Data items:
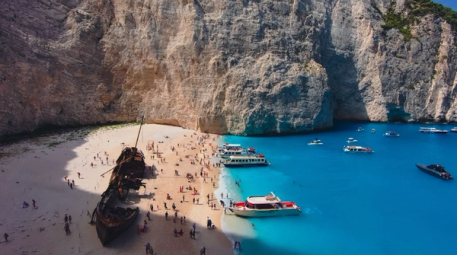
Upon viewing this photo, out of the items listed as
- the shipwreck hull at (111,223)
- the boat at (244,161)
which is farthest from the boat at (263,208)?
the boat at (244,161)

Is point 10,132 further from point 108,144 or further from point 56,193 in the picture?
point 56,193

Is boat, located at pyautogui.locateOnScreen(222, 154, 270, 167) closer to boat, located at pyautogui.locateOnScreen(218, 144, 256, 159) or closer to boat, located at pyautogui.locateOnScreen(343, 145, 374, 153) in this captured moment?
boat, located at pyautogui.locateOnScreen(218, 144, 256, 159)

--

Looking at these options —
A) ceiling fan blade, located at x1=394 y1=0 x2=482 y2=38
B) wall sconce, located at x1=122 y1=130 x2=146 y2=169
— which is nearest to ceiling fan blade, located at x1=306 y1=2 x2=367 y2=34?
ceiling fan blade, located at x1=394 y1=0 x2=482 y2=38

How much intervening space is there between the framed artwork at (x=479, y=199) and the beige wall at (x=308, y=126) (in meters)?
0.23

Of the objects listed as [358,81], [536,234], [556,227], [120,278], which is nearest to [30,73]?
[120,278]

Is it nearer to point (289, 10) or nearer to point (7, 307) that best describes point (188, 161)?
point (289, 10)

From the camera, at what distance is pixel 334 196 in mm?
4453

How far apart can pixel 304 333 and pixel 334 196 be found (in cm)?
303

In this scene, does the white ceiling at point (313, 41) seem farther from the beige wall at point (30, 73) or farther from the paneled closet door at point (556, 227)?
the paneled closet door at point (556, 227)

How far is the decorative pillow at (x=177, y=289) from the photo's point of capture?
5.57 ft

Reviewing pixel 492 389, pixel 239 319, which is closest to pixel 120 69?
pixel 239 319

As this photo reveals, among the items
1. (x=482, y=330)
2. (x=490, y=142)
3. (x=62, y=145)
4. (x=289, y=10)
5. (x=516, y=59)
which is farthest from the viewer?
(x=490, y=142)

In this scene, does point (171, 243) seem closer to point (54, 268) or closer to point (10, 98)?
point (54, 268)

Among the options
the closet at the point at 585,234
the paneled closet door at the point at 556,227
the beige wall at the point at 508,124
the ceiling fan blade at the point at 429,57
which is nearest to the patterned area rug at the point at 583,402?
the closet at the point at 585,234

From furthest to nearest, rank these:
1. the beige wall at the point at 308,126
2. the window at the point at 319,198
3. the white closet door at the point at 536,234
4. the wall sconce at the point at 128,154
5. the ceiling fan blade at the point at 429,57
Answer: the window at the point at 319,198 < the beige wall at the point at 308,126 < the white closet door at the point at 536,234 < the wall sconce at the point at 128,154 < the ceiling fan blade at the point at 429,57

__Exercise goal__: Replace "patterned area rug" with "area rug" in the data lines starting at the one containing "In this scene, does point" and ending at the one containing "Answer: the window", and return only those lines with everything else unchanged.

__Exercise answer__:
In this scene, does point (171, 243) seem closer to point (54, 268) or closer to point (10, 98)?
point (54, 268)

Among the options
the closet at the point at 585,234
the paneled closet door at the point at 556,227
the beige wall at the point at 508,124
the ceiling fan blade at the point at 429,57
which is nearest to the area rug at the point at 583,402?
the closet at the point at 585,234

From furthest to nearest, rank these:
1. the beige wall at the point at 308,126
2. the window at the point at 319,198
3. the white closet door at the point at 536,234
4. the wall sconce at the point at 128,154
5. the ceiling fan blade at the point at 429,57
Answer: the window at the point at 319,198 < the beige wall at the point at 308,126 < the white closet door at the point at 536,234 < the wall sconce at the point at 128,154 < the ceiling fan blade at the point at 429,57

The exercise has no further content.